BEGIN READING PASSAGE
Jon Hopkins’ Emerald Rush video by Elliot Dear and Robert Hunter merges animation and lo-tech chemistry experiments
Last night (7 March) Jon Hopkins released Emerald Rush, the first track from his upcoming album Singularity, with a trippy, mixed media video by Elliot Dear and Robert Hunter. Merging hand-drawn animation and live action footage of lo-tech science experiments, the video mirrors the psychedelic energy of the music.
According to Elliot, Jon was looking for an animated video with a narrative structure and came to production company Blink Industries with the vague concept of a boy in a forest, and a colour palette, as the musician often associates sound with colour. Elliot listened to the track once through with Jon and James [Bretton – from Blink] and, on the spot, came up with a loose story “based on the sound and shape of the track,” Elliot recounts. “It has a real sense of discovery to it, with a long intro that switches tempos and time signatures. It feels like it finds itself, so a story about exploration seemed like the way to go.”
Both Elliot and Rob had previously worked with Jon, as well as collaborated frequently over the past 14 years, so decided to work together on the video and set out, full pelt, with an eight-week deadline. Initially, Elliot says, the video was intended as a purely visual representation of the track, but as it developed “it became more epic and trippy, with visuals that connote drug-induced hallucination and clubbing.”
To achieve visual psychedelia, the duo dabbled in homemade chemistry experiments inspired by Kubrick’s 2001: A Space Odyssey. “We fashioned a rig using a glass picture frame and desk lamps and created chemical reactions using things we found in the hardware store. When shot close up, the effects were really organic and intricate. When we ran the footage through some effects in post, we found that they looked like huge nebulas and supernovas. This not only looked great but meant that we had loads of footage that we didn’t have to draw frame by frame.”
END READING PASSAGE
BEGIN PROVIDED MATERIAL
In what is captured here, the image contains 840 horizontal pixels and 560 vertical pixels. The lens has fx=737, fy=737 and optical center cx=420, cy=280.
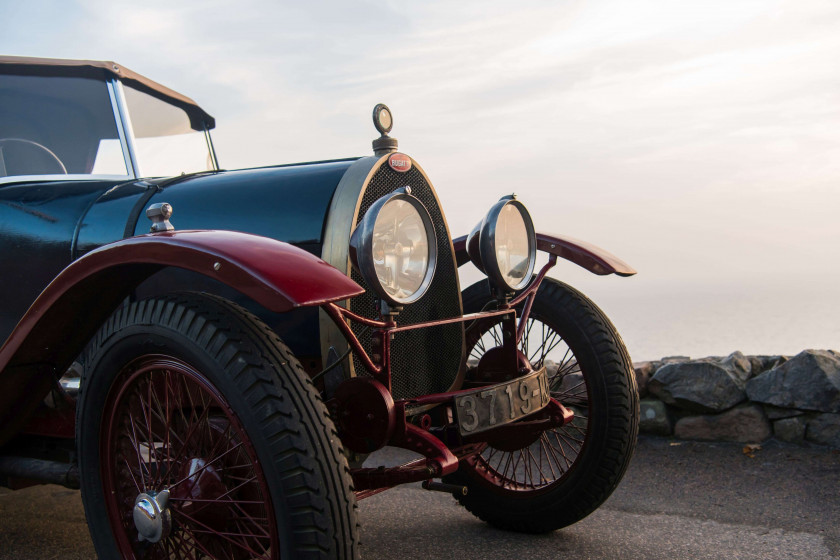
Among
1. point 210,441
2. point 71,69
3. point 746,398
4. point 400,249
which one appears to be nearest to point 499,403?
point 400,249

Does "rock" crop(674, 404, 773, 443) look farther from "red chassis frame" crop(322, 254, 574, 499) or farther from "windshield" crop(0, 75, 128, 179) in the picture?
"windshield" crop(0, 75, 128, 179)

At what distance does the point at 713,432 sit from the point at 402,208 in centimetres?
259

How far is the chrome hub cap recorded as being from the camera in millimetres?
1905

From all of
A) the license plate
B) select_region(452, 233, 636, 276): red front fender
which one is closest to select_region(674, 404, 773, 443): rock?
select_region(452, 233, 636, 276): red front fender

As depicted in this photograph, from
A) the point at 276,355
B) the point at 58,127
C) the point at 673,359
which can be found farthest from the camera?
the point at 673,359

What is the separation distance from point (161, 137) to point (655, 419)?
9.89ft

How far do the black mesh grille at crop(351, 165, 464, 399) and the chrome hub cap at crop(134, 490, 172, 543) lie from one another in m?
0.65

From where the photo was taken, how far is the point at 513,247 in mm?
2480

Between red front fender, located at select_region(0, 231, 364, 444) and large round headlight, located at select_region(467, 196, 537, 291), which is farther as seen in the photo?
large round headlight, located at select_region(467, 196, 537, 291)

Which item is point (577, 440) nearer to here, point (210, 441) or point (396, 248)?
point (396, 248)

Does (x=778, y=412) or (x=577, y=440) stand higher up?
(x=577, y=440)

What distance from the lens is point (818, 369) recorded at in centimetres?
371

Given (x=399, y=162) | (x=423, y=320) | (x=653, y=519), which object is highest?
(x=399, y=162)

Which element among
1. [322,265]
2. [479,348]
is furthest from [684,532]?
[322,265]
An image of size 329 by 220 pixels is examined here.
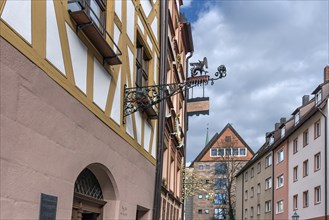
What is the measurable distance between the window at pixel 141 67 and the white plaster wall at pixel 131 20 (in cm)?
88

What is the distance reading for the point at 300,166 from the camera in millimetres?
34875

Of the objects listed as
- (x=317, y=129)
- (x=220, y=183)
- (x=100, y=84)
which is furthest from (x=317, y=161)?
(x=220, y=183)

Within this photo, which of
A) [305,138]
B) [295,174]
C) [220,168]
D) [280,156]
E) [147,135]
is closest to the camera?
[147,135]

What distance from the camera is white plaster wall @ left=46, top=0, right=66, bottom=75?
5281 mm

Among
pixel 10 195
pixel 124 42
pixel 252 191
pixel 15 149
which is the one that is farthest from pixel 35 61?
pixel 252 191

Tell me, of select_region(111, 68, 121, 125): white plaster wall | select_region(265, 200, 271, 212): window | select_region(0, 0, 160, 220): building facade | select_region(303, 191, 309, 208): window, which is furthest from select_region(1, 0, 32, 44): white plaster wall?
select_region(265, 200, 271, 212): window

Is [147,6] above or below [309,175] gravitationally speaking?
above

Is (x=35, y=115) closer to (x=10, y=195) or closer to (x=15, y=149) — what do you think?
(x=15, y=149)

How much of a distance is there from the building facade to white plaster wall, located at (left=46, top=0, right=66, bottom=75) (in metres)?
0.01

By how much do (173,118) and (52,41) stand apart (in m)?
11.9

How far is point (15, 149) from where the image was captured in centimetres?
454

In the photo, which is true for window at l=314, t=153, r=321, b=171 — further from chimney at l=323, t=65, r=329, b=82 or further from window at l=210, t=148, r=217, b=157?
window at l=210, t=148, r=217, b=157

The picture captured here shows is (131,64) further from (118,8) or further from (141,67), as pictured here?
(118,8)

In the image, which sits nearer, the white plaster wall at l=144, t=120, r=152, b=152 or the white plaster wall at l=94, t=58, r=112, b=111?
END PROVIDED MATERIAL
BEGIN PROVIDED MATERIAL
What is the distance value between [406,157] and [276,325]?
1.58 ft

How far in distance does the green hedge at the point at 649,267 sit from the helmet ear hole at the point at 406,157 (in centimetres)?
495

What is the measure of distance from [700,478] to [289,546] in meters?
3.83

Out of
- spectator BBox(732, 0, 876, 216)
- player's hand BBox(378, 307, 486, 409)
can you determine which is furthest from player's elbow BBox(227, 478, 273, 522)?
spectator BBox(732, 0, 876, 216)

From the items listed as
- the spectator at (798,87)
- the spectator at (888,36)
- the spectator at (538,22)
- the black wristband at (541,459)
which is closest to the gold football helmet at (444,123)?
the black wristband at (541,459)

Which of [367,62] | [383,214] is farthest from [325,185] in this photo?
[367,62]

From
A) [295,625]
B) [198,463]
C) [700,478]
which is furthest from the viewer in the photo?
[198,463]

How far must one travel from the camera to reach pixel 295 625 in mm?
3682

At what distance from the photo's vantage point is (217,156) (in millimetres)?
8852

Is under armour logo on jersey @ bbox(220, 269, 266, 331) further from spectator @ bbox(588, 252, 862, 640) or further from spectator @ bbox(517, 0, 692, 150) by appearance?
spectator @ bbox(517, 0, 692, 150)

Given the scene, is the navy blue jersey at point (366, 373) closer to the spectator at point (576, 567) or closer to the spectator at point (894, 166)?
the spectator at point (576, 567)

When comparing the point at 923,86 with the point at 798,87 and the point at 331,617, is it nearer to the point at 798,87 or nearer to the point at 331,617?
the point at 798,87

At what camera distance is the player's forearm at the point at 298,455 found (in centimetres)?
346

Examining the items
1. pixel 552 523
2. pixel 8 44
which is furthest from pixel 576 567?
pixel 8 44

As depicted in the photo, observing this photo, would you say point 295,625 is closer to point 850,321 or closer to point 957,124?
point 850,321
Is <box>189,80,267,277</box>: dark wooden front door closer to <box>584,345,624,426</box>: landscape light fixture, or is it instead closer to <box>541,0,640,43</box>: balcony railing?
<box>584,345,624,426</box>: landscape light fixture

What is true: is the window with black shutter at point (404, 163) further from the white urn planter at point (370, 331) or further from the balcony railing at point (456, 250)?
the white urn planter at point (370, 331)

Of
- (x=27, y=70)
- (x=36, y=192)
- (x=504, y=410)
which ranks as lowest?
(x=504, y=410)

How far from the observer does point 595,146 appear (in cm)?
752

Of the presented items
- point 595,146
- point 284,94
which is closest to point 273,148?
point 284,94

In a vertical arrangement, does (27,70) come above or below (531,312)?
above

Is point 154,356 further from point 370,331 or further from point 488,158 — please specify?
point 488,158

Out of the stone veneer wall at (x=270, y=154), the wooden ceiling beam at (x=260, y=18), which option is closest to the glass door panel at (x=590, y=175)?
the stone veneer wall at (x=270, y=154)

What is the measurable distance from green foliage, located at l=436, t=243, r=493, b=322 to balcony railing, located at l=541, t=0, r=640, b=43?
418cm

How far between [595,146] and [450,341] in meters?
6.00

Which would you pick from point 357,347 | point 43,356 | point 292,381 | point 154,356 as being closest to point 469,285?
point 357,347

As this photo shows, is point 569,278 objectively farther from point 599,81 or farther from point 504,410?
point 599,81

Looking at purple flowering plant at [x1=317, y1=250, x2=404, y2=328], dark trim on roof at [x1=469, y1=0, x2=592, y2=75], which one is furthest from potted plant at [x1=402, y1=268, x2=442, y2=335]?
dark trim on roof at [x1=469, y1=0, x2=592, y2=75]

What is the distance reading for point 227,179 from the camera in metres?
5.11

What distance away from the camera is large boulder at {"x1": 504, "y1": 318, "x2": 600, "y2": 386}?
END PROVIDED MATERIAL
BEGIN PROVIDED MATERIAL
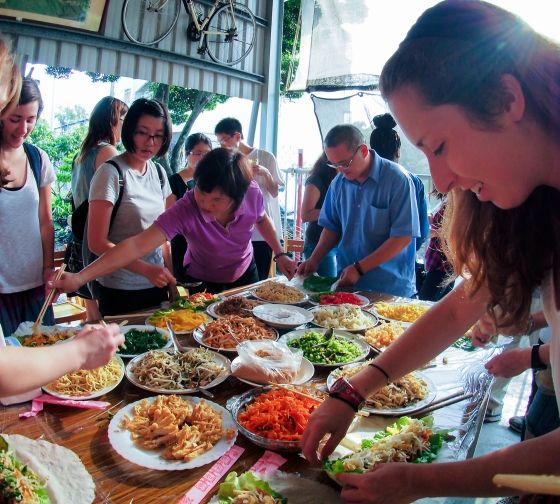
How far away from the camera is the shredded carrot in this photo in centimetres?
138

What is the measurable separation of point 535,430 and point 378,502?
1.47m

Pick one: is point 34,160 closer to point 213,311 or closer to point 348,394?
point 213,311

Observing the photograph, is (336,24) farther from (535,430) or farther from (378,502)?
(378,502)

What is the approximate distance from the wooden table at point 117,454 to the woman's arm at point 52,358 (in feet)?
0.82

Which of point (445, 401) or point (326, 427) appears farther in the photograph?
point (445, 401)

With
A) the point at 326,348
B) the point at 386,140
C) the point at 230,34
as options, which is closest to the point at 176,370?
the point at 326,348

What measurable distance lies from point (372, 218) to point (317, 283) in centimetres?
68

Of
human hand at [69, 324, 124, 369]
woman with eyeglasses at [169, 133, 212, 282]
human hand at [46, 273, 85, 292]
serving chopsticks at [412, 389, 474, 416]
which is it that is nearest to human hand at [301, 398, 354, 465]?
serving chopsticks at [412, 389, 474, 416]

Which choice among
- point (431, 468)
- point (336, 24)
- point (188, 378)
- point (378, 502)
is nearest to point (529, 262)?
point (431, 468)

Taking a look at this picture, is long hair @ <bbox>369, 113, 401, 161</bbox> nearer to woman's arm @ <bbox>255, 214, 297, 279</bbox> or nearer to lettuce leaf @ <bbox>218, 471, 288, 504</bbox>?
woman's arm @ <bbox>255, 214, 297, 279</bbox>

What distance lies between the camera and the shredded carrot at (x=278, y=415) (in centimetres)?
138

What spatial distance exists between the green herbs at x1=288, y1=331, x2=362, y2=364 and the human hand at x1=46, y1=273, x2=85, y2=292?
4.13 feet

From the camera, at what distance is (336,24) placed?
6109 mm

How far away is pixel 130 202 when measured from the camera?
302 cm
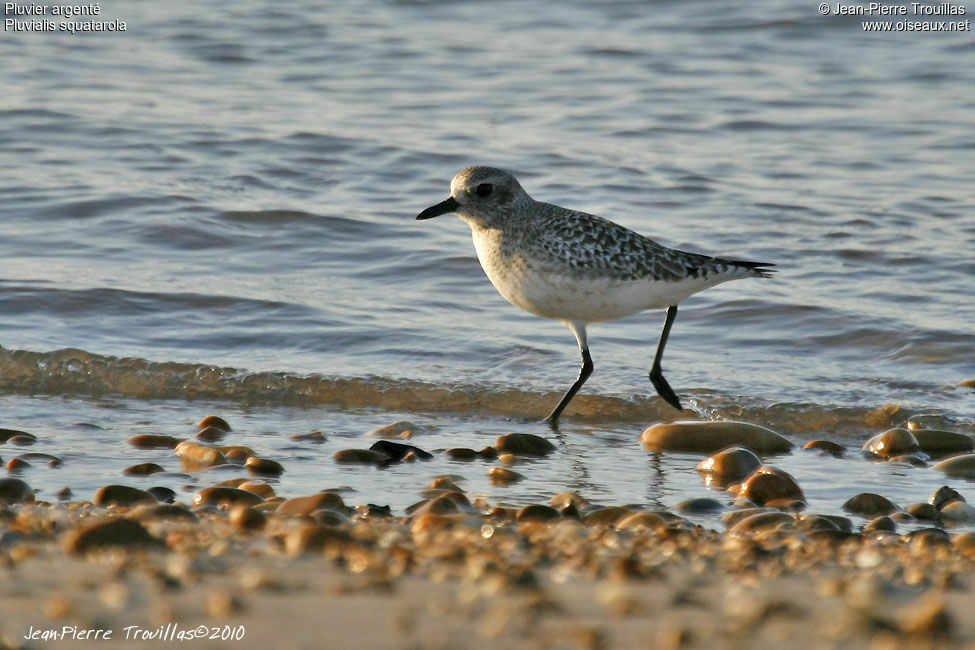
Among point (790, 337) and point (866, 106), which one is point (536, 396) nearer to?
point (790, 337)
END PROVIDED MATERIAL
* **TASKS TO COMPLETE**
• a. In the article on the Emerald Rush video, what did the duo use to build the rig for their chemistry experiments?
• b. Please explain, using the article on the Emerald Rush video, why Elliot chose a story about exploration.

* **RESULTS FOR THE EXERCISE**
• a. A glass picture frame and desk lamps.

• b. Elliot felt the track has a real sense of discovery. Its long intro switches tempos and time signatures, so the music seems to find itself, and a story about exploration matched that.